The computer that had all of my data on it, including all the stuff I need for this weekend, officially died this week. Fifteen huh-huh-hundred dollars was the final bill for that bottle of accidentally and partially frozen flavored water that spewed  out in that hotel room last week, and I am still just hoping optimistically that I retrieve the data in time for this weekend. Of course, all of that data retrieval doesn’t happen while you’re in bed, for sure. It happens with multiple trips to the repair shop and the Apple store.

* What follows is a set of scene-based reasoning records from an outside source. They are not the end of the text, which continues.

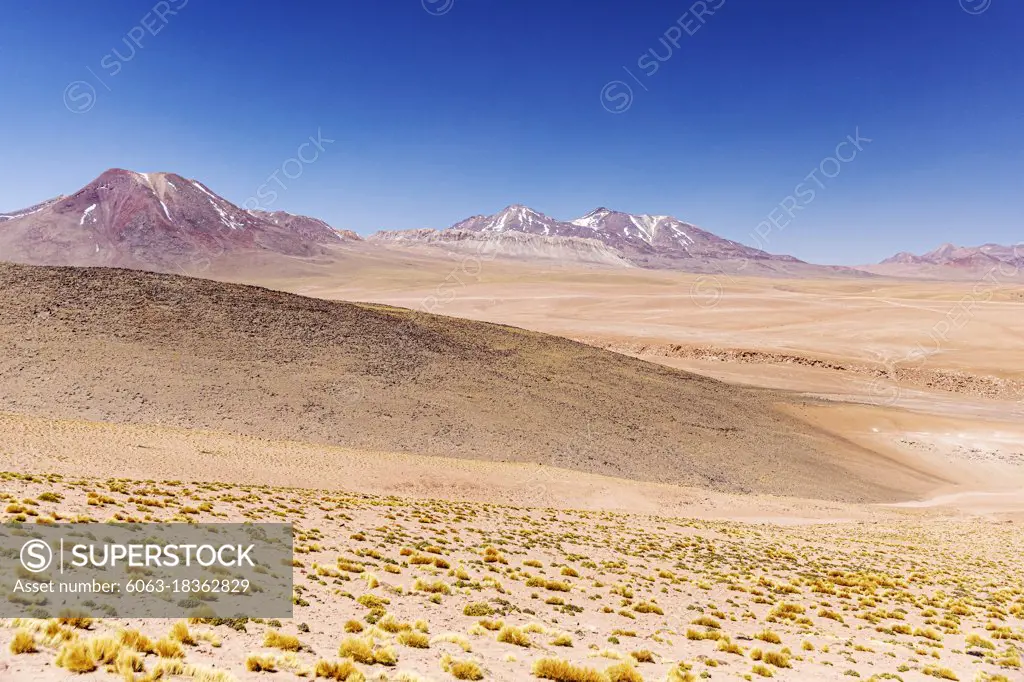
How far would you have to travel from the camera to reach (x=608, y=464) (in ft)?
117

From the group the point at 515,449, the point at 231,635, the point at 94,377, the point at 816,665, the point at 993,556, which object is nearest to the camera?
the point at 231,635

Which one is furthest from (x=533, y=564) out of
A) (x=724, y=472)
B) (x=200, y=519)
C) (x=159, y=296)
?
(x=159, y=296)

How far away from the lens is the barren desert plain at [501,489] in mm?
9836

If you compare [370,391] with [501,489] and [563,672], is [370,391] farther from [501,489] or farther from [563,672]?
[563,672]

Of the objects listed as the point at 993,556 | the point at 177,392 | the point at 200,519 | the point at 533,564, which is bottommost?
the point at 993,556

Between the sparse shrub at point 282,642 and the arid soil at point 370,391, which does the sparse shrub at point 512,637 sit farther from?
the arid soil at point 370,391

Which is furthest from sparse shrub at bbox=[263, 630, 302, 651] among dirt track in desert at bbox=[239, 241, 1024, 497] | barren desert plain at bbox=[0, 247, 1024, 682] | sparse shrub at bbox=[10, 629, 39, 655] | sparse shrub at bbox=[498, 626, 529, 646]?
dirt track in desert at bbox=[239, 241, 1024, 497]

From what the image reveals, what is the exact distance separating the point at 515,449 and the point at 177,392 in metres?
18.6

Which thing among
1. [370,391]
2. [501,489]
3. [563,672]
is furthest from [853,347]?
[563,672]

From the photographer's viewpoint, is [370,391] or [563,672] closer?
[563,672]

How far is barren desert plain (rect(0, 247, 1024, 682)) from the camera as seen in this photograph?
984 cm

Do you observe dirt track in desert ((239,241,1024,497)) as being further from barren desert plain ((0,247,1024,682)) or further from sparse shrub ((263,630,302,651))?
sparse shrub ((263,630,302,651))

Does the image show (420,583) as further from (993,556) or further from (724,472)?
(724,472)

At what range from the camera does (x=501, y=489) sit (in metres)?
29.0
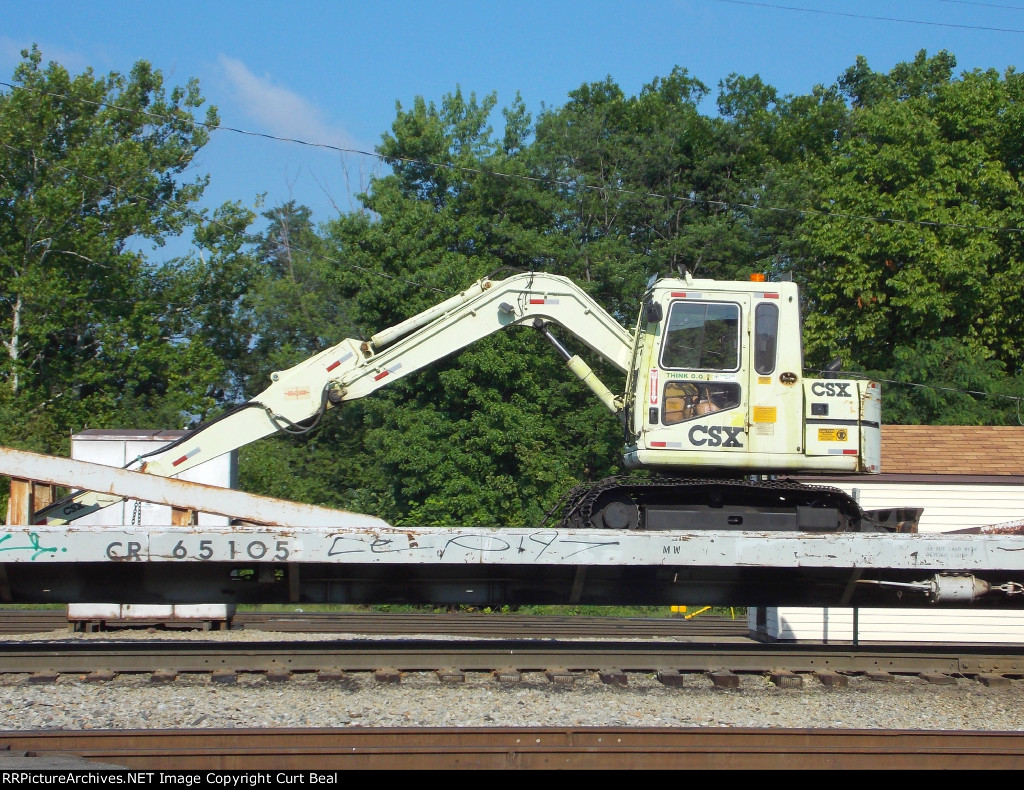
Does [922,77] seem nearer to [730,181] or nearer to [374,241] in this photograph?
[730,181]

Then my husband came home last night. He, too arrived about 12:30 am. That was kind of good, because he was so sleepy that he was sleeping right through those long and loud coughing jags. During one of those jags, around 3 am, I got up and stole around loudly for a bit and, just as I was right beside Glenn’s head, something slimy and wet went KUH-runch under my right foot. I could not help it. I screamed like a banshee. It was dark, but I could see something writhing in the floor. My husband just opened his big brown eyes, sat upright and calmly said, “Do not do this when I am older than I am right at this moment. I believe I will have a heart attack.”

Lights came on.

“It’s a frog! I crushed a frog!” I coughed out the words. The frog lost its croak in the 3 am flush, but, alas, I still have mine.

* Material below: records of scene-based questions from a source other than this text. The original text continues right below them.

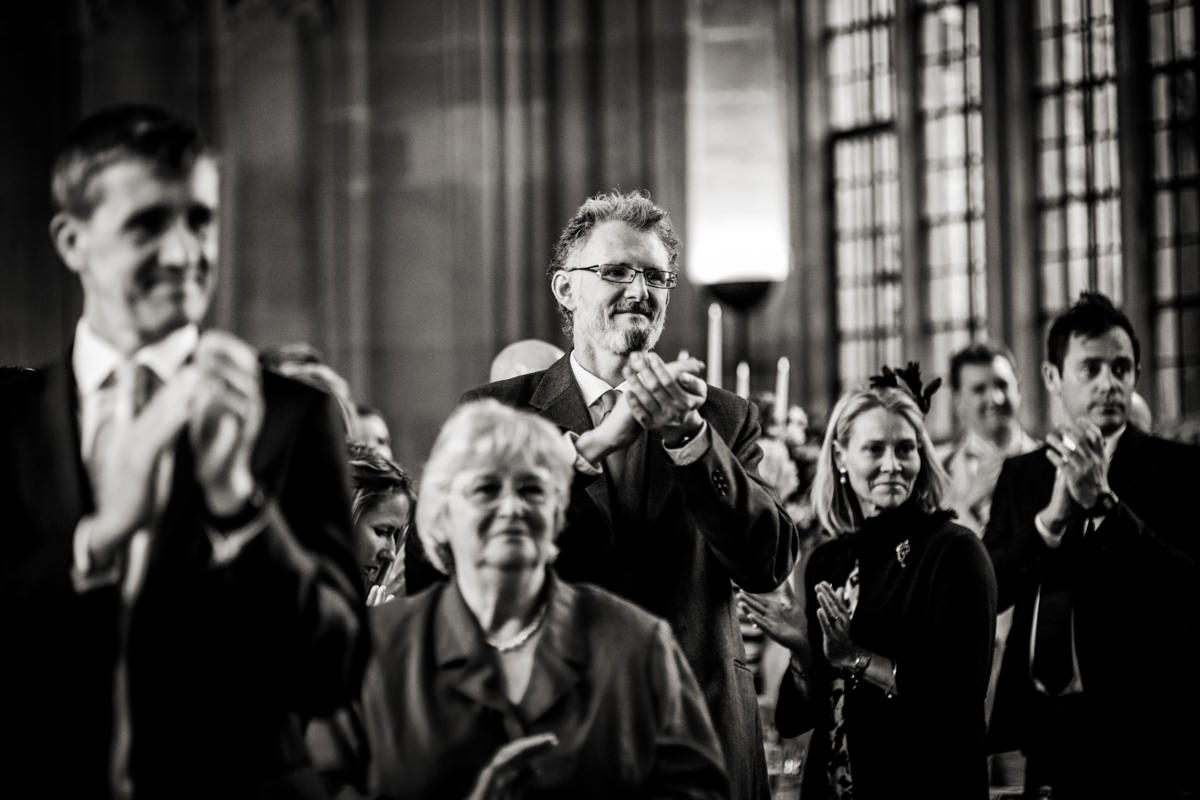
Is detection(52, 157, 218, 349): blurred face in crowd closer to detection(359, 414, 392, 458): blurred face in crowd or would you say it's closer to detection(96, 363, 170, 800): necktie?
detection(96, 363, 170, 800): necktie

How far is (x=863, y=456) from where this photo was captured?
14.8 ft

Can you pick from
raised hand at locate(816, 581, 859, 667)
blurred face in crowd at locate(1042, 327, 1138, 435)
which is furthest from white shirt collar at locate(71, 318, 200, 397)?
blurred face in crowd at locate(1042, 327, 1138, 435)

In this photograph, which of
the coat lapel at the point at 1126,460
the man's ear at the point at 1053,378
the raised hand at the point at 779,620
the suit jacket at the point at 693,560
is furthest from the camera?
the man's ear at the point at 1053,378

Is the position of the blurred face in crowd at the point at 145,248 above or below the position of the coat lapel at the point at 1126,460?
above

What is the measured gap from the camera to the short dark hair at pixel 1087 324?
4.72m

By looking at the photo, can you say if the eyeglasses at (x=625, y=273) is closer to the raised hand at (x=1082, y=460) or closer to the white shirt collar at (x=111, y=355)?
the raised hand at (x=1082, y=460)

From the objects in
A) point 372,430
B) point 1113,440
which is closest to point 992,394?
point 1113,440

This morning, my husband woke up and said, “I had the strangest dream. You were around here on my side of the bed and you screamed and there was a frog, of all things, right here in the floor.”

I guess I will just let him go on thinking that was a dream. He’s going to have enough reality when he says good morning to the roof and the wasps and the rotten ceiling…and the fifteen huh-huh-hundred dollar water spill.

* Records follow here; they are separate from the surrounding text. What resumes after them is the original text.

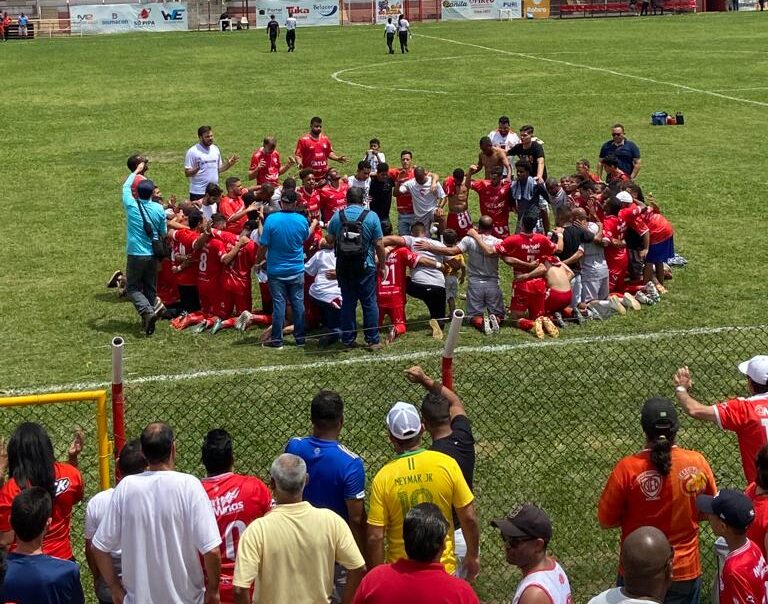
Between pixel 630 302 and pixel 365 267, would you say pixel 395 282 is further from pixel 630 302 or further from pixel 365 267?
pixel 630 302

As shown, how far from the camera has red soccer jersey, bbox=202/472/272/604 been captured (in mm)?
6672

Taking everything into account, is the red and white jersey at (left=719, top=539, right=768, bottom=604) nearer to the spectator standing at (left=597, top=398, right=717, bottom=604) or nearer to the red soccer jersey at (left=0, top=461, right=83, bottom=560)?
the spectator standing at (left=597, top=398, right=717, bottom=604)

Okay, so there is one quick spiritual application I’d like to make. Of course, the health issue is the only one here that really matters, in the big scheme of things. All of the other problems are first world problems. We are rich enough to have indoor bathrooms, dismay over sugar ants means we have sweet things to eat, etc…. But the worst thing about this week is that I shared my disease with my daughter, who as a nursing mom can’t take those antibiotics that I am taking, and now, she has shared it with Baby Ezra. Hannah is sick because I was sick. Ezra is sick because Hannah was sick. I should have been more protective, in the first place. I exposed them.

Now, I am sad about that. But I think about sin a lot—the great disease for which there is but one balm; the disease which, without the cure, brings us down for all of eternity. How tragic it is when parents are not protective of their children with regard to sin. Sometimes I witness parents literally exposing their children to the disease. Oh, I know that each adult person is responsible for his or her own sin (Ezekial 18:20), but still, parents can immunize against the disease or they can expose. I know parents who daily turn on the filth of the devil on television for their young children to view. They are exposing. I know moms who lose their tempers and yell at their husbands in front of their children. They are exposing. I know families who go on vacation and fail to worship with the saints while traveling. They are exposing. I know children who have found Dad’s alcohol in the cabinet and tried it. Dad has exposed.

It’s sad to expose our kids to the flu, to strep throat, or even to the common cold. But it is tragic—eternally and irrevocably devastating—to think we would expose our kids to the disease that will take their souls for all of eternity. Oh, the final choice will be theirs, but early exposure at the hands of parents is something almost too painful to contemplate.